[INPUT FOR THIS TASK Boundary: Start]

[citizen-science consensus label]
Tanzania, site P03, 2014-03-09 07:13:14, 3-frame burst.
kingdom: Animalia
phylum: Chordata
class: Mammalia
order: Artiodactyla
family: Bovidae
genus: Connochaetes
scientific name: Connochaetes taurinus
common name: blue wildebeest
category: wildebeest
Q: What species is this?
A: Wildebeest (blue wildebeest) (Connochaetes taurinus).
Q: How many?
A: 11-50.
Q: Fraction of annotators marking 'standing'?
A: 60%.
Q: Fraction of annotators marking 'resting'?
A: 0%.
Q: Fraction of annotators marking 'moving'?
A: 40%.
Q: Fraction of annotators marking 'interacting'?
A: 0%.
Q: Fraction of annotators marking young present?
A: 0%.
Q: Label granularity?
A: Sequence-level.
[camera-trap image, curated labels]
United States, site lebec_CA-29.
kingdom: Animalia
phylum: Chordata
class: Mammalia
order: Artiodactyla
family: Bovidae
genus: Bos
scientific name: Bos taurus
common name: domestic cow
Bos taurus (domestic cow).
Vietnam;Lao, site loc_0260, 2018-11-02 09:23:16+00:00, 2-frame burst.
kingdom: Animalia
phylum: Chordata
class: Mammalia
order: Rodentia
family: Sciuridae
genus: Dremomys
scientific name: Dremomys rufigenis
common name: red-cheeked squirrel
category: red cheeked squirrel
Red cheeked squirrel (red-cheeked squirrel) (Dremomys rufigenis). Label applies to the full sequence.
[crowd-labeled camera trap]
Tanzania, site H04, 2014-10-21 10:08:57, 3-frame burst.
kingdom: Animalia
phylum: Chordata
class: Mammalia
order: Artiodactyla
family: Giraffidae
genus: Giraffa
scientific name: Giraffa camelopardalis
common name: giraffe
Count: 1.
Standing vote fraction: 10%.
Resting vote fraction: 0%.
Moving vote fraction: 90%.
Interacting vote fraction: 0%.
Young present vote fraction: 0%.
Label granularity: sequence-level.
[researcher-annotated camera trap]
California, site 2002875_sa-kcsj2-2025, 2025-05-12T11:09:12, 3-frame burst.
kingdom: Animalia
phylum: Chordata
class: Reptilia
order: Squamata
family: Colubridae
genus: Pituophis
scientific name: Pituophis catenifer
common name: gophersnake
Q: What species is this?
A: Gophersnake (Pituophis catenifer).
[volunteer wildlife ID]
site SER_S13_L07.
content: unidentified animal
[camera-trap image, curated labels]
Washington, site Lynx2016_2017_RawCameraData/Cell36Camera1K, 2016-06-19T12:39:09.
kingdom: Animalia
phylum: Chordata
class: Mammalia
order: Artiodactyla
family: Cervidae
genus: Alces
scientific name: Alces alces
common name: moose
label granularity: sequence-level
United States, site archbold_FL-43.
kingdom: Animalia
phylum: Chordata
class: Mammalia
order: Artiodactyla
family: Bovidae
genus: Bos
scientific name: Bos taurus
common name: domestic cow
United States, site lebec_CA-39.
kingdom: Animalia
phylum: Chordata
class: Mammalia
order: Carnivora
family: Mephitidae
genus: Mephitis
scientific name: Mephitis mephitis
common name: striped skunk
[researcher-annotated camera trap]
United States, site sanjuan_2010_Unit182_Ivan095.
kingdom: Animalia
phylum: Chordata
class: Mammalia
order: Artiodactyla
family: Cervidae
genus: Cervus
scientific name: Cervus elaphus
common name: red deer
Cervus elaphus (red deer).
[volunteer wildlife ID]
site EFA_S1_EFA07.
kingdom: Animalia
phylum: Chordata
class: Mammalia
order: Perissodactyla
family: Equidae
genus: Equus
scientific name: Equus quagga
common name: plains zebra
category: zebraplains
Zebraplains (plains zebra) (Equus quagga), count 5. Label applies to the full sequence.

[INPUT FOR THIS TASK Boundary: End]

• _TASK DETAILS_
Look back at the entries above and repeat, unchanged, every line from the line holding "scientific name: Dremomys rufigenis" through the line holding "A: Gophersnake (Pituophis catenifer).".

• _RESULT OF THIS EXERCISE_
scientific name: Dremomys rufigenis
common name: red-cheeked squirrel
category: red cheeked squirrel
Red cheeked squirrel (red-cheeked squirrel) (Dremomys rufigenis). Label applies to the full sequence.
[crowd-labeled camera trap]
Tanzania, site H04, 2014-10-21 10:08:57, 3-frame burst.
kingdom: Animalia
phylum: Chordata
class: Mammalia
order: Artiodactyla
family: Giraffidae
genus: Giraffa
scientific name: Giraffa camelopardalis
common name: giraffe
Count: 1.
Standing vote fraction: 10%.
Resting vote fraction: 0%.
Moving vote fraction: 90%.
Interacting vote fraction: 0%.
Young present vote fraction: 0%.
Label granularity: sequence-level.
[researcher-annotated camera trap]
California, site 2002875_sa-kcsj2-2025, 2025-05-12T11:09:12, 3-frame burst.
kingdom: Animalia
phylum: Chordata
class: Reptilia
order: Squamata
family: Colubridae
genus: Pituophis
scientific name: Pituophis catenifer
common name: gophersnake
Q: What species is this?
A: Gophersnake (Pituophis catenifer).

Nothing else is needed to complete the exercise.